TREAT- TennCare Reform
TennCare Reform, Ethics, Accountability, and Transparency Act of 2006
NO NEW REVENUE NECESSARY FOR TREAT BILL
With the current revenue stream and with better management of the program, no new taxes are necessary. The TREAT BILL includes the following:
-
Re-Opens Enrollment for the Medically Eligible or Uninsurable.
-
Would return approximately 67,000 Tennesseans back onto the roles. Some Uninsured (the working poor) of the 121,000 cut would become eligible.
-
Restores Medically Needy or “spend-Down” Program.
This would allow 97,000 sick patients to remain on TennCare as promised .
-
Ensure that all children below 200% of Poverty receive healthcare.
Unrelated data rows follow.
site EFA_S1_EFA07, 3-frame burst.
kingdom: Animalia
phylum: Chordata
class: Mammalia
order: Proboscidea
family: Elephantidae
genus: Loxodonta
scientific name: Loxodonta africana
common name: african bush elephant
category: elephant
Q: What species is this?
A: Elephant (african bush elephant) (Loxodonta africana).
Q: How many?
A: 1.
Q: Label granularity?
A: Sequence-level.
Currently Tennessee is the only state in the country that only covers the Federal Minimum number of Children (those 100% of Poverty or below).
-
Lifts hard limits on 5 prescriptions per month for the sickest Tennesseans to what is medically necessary.
Disease Management $45 MILLION
Requires the state to improve how it manages care for the 51,000 TennCare enrollees (4%) who use 47% of TennCare resources, so that their health care is effective and less costly.
Drug Utilization Review Minimum savings: $50 MILLION
Control drug overuse and abuse by using academic institutions already capable of identifying overuse and educating doctors how to prescribe more effectively and economically.
Home Health Care Support Minimum savings: $45 MILLION
Allows consumers to use vouchers to obtain home care instead of going into nursing homes. Each person who chooses home care would save TennCare an average of $4,400 per year.
Therapeutic Substitution $100 MILLION
Requires the use of the least costly drugs that will effectively treat patients, not the cheapest and not only what is adequate.
Accountability of MCOs
Makes managed care contractors assume financial responsibility for managing patient care.
Corporate Accountability
Holds accountable large corporations that encourage workers to receive state health care instead of providing affordable health coverage.
Call To Maximize Federal Matching Funds $200 MILLION
Requires state to seek 2-for-1 federal matching funds for safety net services.